Scan the records for the word "burst". Report each line where it occurs.

__Records shown__:
+ + + +

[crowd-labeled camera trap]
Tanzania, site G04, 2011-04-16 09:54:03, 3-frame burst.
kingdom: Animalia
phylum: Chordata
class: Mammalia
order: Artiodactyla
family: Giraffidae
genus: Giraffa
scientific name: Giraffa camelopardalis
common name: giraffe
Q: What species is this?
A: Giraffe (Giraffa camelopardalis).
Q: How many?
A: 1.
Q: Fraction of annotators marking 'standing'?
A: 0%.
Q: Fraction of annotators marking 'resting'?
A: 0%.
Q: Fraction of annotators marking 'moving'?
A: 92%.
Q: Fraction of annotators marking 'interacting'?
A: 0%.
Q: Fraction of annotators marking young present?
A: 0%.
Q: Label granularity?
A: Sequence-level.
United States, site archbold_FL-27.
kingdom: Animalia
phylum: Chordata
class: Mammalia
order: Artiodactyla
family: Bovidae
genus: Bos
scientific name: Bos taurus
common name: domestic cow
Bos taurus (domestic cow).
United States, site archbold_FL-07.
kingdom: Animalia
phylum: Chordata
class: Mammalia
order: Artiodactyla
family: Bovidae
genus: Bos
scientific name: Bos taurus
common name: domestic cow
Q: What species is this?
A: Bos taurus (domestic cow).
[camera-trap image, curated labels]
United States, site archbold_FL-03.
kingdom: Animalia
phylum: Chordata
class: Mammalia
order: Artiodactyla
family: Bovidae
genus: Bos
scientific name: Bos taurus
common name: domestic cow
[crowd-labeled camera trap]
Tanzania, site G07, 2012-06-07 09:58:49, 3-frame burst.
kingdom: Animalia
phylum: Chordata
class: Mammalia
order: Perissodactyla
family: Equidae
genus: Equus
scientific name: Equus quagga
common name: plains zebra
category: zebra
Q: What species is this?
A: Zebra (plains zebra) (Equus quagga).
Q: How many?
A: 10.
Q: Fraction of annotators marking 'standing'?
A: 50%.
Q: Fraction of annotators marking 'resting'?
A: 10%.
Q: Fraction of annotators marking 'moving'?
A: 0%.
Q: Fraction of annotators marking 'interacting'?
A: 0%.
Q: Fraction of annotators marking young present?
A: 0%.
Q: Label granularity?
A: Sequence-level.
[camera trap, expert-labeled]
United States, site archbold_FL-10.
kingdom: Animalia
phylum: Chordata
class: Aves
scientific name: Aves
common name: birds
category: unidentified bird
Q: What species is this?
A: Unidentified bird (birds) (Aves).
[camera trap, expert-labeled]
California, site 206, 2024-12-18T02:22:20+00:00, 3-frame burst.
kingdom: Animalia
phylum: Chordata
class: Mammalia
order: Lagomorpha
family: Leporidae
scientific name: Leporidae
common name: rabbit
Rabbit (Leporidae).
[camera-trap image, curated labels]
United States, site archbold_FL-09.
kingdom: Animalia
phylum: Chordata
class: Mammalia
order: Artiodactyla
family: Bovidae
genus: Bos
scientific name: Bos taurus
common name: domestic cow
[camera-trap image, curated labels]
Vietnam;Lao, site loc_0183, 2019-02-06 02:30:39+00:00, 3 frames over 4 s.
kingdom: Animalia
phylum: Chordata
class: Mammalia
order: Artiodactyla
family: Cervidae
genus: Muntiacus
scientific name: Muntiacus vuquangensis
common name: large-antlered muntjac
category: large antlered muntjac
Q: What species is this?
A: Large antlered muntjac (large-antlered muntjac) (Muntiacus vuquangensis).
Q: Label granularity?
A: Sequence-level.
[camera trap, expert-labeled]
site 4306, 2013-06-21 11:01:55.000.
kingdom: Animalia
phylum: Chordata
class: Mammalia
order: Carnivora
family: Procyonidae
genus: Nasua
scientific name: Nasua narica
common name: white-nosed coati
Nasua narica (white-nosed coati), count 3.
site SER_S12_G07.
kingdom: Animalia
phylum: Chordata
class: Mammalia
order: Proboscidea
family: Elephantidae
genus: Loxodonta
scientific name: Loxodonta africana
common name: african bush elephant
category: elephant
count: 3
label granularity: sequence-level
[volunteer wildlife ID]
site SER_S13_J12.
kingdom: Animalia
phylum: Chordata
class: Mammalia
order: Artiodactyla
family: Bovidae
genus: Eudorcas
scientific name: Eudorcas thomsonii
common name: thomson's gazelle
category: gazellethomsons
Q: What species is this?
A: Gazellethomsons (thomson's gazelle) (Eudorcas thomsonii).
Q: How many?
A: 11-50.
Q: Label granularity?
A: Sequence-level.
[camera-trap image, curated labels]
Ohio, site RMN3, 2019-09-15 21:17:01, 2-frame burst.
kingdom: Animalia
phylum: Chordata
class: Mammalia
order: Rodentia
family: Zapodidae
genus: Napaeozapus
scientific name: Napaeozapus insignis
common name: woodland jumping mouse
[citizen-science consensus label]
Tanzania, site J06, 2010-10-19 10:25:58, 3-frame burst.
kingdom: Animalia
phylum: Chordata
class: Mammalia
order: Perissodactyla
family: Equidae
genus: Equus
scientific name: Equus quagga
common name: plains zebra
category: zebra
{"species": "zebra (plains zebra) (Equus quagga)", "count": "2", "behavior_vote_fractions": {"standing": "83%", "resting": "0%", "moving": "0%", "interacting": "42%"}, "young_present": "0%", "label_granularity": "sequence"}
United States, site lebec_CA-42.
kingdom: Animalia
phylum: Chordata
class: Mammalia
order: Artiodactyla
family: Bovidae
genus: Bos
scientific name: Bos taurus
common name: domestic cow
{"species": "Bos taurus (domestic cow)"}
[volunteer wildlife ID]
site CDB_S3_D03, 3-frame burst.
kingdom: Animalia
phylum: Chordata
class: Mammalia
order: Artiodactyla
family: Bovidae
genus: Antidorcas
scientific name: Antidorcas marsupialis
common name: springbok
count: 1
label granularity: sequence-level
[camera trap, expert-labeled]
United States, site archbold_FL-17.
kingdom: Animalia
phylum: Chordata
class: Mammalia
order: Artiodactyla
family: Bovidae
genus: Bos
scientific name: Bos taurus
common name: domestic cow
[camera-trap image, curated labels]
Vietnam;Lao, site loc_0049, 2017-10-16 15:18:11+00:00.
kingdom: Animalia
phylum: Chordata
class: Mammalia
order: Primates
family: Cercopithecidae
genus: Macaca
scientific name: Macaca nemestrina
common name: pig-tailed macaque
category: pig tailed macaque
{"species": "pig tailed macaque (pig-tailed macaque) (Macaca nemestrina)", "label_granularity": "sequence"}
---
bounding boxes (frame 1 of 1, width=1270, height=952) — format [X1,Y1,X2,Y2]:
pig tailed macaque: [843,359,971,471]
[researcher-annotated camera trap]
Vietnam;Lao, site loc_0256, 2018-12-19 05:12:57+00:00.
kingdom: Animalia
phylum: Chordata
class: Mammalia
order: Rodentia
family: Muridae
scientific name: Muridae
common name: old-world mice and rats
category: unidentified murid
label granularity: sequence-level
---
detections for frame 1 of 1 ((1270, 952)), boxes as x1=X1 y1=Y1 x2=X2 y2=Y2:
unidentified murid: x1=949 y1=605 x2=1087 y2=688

+ + + +

__Written response__:
Tanzania, site G04, 2011-04-16 09:54:03, 3-frame burst.
Tanzania, site G07, 2012-06-07 09:58:49, 3-frame burst.
California, site 206, 2024-12-18T02:22:20+00:00, 3-frame burst.
Ohio, site RMN3, 2019-09-15 21:17:01, 2-frame burst.
Tanzania, site J06, 2010-10-19 10:25:58, 3-frame burst.
site CDB_S3_D03, 3-frame burst.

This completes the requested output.